**Work item:**
Return, from the data that follows, each line that holds the word "Skoda".

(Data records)
Start of Block

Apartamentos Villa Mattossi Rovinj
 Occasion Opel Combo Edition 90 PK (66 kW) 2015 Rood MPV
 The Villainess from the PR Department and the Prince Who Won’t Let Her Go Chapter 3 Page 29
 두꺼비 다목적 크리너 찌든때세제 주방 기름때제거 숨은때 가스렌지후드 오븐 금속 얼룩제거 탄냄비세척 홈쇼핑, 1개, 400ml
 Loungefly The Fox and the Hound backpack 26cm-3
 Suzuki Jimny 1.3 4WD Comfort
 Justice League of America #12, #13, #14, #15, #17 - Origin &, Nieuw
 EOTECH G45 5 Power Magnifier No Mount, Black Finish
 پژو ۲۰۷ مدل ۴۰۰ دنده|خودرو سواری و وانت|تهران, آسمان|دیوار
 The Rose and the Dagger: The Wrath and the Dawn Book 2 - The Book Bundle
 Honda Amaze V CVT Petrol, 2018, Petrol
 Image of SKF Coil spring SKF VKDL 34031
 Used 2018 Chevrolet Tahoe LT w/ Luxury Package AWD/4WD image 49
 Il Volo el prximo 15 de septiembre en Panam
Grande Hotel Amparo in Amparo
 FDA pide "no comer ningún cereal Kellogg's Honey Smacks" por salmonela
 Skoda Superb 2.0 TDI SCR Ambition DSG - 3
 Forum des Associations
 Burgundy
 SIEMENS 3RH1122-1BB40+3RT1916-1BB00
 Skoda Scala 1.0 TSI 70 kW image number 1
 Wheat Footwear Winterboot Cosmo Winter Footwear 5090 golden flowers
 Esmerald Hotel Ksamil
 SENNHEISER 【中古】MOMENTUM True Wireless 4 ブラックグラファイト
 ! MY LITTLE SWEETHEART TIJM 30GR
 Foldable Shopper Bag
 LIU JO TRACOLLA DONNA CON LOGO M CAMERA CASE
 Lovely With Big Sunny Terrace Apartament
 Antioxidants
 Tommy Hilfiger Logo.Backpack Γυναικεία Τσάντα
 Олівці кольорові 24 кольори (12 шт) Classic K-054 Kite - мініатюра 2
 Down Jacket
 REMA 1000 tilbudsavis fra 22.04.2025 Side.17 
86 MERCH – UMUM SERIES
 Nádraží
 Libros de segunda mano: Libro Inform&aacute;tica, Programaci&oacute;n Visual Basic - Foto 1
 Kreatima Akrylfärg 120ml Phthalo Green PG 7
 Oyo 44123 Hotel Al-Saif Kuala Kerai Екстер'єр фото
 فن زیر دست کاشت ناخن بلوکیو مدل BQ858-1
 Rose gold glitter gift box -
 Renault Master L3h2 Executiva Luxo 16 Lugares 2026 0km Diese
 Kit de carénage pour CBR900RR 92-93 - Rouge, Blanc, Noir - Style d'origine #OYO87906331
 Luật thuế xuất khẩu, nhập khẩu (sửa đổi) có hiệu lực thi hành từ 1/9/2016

End of Block

**Answer box:**
 Skoda Superb 2.0 TDI SCR Ambition DSG - 3
 Skoda Scala 1.0 TSI 70 kW image number 1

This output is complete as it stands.